Objects of desire
The first impression left by these colourful little books is that jeans play a part in the history of sex and condoms in the history of style. The fetishistic naming of Levi Strauss' parts - orange stitching, copper rivets and imitation leather patches - points towards some sly erotic ritual. The enumeration of rubbery flavours and contours - flared, ribbed, dotted - indicates a recherche corner of high fashion.
The books are translated from the French. A chatty text leaps in grasshopper style between bright pictures and different eras. Jeans tells a story that begins with woad and indigo dyes. It then moves erratically through American history from the greed of the Gold Rush and the era of mass immigration to the world-conquering march of coca-colonization.

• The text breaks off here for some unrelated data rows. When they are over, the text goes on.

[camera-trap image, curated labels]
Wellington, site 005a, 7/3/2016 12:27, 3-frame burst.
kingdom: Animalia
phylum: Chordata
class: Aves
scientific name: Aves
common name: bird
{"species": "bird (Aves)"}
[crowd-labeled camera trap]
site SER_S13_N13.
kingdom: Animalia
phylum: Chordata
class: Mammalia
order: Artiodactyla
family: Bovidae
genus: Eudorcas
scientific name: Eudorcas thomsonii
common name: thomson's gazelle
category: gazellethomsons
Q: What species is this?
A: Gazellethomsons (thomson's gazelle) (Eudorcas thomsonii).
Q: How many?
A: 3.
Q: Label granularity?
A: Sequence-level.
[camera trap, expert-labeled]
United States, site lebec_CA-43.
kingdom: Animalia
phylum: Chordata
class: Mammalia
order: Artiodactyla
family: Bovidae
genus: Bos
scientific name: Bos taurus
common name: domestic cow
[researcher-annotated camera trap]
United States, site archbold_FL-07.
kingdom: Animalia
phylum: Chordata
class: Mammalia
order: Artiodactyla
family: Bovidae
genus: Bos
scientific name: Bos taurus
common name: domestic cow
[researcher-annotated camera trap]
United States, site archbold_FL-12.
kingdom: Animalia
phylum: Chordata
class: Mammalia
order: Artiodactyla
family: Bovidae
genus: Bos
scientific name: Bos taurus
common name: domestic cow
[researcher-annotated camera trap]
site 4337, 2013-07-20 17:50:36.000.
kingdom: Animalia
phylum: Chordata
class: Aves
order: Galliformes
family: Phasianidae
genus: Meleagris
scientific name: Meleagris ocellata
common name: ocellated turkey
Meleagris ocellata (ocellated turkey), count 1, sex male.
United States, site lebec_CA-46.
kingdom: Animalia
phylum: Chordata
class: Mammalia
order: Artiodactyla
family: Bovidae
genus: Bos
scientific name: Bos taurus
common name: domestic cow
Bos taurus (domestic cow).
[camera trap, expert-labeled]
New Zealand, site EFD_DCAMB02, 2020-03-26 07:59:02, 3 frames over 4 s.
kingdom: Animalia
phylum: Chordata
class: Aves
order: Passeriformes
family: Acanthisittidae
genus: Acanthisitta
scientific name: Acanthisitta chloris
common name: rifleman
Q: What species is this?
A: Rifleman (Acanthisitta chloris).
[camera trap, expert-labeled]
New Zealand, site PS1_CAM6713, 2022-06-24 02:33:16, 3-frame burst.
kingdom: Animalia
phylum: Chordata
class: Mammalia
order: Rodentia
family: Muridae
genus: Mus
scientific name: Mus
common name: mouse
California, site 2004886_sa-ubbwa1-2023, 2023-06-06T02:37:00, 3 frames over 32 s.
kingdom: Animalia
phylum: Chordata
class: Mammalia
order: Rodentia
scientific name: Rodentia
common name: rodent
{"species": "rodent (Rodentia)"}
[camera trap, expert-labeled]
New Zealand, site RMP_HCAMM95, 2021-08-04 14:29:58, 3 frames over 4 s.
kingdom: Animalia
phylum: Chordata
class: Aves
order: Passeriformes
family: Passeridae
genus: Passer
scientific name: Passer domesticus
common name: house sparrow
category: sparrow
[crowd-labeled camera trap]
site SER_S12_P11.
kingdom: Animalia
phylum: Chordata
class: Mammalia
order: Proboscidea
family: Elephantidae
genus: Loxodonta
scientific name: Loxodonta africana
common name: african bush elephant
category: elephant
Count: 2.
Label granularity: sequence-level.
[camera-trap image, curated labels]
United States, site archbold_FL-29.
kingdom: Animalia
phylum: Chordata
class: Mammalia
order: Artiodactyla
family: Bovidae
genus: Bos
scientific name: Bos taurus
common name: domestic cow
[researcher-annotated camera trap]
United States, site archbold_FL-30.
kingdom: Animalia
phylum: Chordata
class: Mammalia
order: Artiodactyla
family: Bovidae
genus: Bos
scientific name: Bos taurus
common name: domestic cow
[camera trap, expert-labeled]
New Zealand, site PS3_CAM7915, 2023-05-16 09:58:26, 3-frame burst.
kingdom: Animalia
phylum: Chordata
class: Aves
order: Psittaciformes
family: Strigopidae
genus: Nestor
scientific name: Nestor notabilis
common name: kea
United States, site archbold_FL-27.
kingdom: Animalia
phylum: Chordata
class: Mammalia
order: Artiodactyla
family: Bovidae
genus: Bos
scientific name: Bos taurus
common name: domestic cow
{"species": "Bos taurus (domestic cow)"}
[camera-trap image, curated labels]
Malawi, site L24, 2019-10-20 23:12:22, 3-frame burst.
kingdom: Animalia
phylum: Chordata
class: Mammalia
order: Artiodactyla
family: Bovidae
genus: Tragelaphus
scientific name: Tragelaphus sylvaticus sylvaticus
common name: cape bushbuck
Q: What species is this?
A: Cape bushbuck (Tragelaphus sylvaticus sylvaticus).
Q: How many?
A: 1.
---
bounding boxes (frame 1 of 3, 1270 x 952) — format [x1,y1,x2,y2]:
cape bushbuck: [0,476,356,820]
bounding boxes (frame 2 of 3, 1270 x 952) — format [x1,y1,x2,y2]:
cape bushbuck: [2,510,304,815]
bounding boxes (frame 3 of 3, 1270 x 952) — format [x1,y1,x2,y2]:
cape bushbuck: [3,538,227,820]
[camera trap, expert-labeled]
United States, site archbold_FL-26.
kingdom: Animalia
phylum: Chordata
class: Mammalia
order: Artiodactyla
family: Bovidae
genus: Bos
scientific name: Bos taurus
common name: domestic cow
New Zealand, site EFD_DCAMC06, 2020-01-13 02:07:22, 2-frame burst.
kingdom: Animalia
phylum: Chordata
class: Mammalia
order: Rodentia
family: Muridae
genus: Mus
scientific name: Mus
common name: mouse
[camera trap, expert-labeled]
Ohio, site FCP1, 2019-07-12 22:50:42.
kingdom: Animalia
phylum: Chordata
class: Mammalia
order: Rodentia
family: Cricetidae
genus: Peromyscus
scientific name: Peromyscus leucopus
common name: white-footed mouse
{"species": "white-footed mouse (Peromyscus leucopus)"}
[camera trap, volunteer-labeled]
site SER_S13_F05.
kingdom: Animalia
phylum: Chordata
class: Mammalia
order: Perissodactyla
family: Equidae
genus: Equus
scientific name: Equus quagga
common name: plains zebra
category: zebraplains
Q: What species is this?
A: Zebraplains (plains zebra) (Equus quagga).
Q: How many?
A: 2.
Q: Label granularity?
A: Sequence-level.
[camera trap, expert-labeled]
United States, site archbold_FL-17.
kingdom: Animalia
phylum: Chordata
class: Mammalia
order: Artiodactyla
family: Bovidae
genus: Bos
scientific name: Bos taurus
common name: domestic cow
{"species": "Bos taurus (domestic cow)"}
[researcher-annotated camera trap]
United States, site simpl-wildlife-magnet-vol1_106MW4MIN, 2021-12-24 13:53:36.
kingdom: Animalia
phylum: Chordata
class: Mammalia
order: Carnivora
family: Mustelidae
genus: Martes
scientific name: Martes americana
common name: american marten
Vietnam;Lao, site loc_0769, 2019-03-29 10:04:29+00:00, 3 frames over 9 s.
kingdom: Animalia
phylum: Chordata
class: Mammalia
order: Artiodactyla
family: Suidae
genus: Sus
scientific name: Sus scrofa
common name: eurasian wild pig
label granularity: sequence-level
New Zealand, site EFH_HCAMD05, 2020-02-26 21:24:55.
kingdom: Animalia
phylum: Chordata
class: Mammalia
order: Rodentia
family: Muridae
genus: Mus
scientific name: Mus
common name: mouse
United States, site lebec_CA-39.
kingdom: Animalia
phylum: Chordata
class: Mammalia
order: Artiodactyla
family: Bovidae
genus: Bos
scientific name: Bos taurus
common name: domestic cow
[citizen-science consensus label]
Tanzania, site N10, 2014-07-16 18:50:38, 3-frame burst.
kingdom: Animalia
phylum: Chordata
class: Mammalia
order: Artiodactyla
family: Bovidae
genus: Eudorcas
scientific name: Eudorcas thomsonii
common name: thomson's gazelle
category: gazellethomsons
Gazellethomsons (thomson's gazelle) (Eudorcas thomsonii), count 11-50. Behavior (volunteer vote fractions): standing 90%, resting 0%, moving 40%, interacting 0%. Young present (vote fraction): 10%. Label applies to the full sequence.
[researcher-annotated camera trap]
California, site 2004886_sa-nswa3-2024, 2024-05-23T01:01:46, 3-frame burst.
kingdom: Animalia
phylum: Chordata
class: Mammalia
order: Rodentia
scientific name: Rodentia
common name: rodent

This takes in a fair amount of extraneous matter such as the story of the Stars and Stripes and a bizarre filmography. It also leaves vital matters out. If part of your narrative theme is the opening up of the West, you should at least mention the Native Americans with more than a perfunctory and euphemistic half-sentence about their being "driven away".
A rather confusing economic summary pulls together FDR, the Second World War and Dean and Brando in blunt juxtaposition.
The Condom uses a broader chronological brush. From the carnal friezes of ancient India and the explicit frescoes of Pompeii (both illustrated) we move through the key discovery by Charles Goodyear of vulcanization in the 19th- century to the fun-packs and frolicsome advertisements of today.
Some of the supporting illustrations have a children's encyclopaedia kind of earnestness. Head-scarfed half-naked natives tapping latex seem to come from the vanished world of Arthur Mee. Others like Rodin's "Le Baiser" and Bonnard's "L'Homme et la Femme" carry a direct and appropriate charge of sexual passion.
There are lots of little jokes about sheep-guts and chemist shops, some gossipy advice on safety precautions (beware of fingernails and cooking oil) and sensitivity. A final serious section on Aids is more hortatory than historical. It rightly preaches tolerance and solidarity with sufferers while the subject of the condom itself fades away.
Neither book is a thorough chronicle of its subject, nor of its context; they are dilettante rather than documentary. They have no time-lines or glossaries. But they will give teenage readers a cheerful and occasionally thoughtful half-hour.